Appendix A.1. Transformer Encoder

The Transformer architecture is established according to the concept of a self-attention mechanism, which computes the relationships between different sequence instances of input. Figure A1 presents a comprehensive illustration of the Transformer encoder architecture.

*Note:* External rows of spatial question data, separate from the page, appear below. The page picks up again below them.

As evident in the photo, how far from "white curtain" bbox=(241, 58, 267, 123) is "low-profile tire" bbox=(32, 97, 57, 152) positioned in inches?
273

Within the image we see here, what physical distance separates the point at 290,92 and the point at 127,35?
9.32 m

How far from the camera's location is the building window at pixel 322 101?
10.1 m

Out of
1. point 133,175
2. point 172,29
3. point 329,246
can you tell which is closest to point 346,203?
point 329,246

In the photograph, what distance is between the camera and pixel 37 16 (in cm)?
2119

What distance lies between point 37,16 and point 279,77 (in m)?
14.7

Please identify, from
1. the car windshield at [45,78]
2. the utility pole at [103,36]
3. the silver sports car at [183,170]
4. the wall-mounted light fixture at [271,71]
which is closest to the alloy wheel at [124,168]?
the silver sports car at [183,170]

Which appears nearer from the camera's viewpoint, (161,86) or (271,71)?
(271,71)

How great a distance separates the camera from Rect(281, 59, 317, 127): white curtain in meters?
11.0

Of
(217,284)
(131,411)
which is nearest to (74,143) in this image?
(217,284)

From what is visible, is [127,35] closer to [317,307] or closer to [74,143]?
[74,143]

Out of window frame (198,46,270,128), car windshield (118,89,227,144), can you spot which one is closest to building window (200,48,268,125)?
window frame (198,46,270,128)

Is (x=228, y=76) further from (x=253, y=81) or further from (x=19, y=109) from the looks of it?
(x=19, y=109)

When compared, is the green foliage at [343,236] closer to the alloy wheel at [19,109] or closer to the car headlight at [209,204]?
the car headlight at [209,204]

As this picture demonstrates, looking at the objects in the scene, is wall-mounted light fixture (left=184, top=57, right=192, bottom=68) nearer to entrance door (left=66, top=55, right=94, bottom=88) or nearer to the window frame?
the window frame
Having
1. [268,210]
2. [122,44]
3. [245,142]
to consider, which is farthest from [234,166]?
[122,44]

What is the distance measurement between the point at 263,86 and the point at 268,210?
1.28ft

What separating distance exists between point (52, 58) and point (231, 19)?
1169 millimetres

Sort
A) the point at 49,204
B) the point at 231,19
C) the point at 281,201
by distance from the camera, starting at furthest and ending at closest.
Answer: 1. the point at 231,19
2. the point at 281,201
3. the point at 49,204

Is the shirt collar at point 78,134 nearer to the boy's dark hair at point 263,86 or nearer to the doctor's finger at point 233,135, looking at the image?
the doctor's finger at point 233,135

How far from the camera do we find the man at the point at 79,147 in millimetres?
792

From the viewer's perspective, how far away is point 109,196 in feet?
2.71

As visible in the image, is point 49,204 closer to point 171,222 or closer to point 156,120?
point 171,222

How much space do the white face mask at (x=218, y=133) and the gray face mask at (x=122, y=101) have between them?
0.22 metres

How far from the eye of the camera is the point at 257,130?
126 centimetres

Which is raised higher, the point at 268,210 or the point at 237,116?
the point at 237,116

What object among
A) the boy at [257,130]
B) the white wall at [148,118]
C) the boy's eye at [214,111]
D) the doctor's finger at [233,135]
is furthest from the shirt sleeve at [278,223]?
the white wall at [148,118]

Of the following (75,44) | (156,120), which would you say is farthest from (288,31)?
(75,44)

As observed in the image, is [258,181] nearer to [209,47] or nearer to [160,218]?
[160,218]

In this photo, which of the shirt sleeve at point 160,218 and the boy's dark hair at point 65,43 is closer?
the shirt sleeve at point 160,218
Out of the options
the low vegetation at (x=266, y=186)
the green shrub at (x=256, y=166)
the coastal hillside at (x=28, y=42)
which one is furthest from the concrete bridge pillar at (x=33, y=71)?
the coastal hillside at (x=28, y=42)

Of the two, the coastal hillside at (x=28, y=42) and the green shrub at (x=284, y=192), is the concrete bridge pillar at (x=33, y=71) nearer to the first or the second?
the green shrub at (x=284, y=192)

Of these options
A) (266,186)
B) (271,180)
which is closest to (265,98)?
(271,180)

The input data of a Transformer is first tokenized into a sequence of tokens and each token is then embedded into a continuous vector representation. In a self-attention mechanism, the input data is transformed into three different representations, i.e., the Query (Q), Key (K), and Value (V) with dimensions

d_{k}

,

d_{k}

, and

d_{v}

, respectively. These representations are used to compute attention scores, which are then applied to weigh the elements of the input data and generate a weighted representation of the input. Hence, the output is a weighted sum of the values for each token in the sequence, computed as the dot product of the Q and K vectors for that token. The dot product measures the similarity between the query and each key, and the resulting attention scores represent the relevance of each element in the input data to the current query. The attention function output is computed as follows

A t t e n t i o n (Q, K, V) = softmax (\frac{Q K^{T}}{\sqrt{d_{k}}}) V .

(A1)

where superscript ^T indicates the transpose of a given matrix. For each input element, attention scores can be computed h times in parallel with various linear projections implemented each by a different “head” to provide more informative presentations of data in a process known as Multi-head Self-Attention (MSA). The multiple attention scores are then concatenated and processed by a feed-forward neural network to produce the final attention weights. The output of the MSA can be presented as follows

\begin{matrix} M S A (Q, K, V) & = & C o n c a t (h e a d_{1}, \dots, h e a d_{h}) W^{O}, \\ where h e a d_{i} & = & A t t e n t i o n (Q W_{i}^{Q}, K W_{i}^{K}, V W_{i}^{V}) . \end{matrix}

(A2)

where the projections are achieved by parameter matrices

W_{i}^{Q} \in R^{d_{m o d e l} \times d_{k}}

,

W_{i}^{K} \in R^{d_{m o d e l} \times d_{k}}

,

W_{i}^{V} \in R^{d_{m o d e l} \times d_{v}}

, and

W^{O} \in R^{h d_{v} \times d_{m o d e l}}

.

The MSA technique allows the model to capture more fine-grained relationships in the data with a quadratic computational complexity with respect to input image size. The MSA output is then added to the input feature maps through a residual connection, which preserves the low-level features of the input. Afterward, the resulting feature maps are normalized using Layer Normalization (LN) and passed on to the next module consisting of a Multi-Layer Perceptron (MLP) and another residual connection. This process is illustrated in Figure A1.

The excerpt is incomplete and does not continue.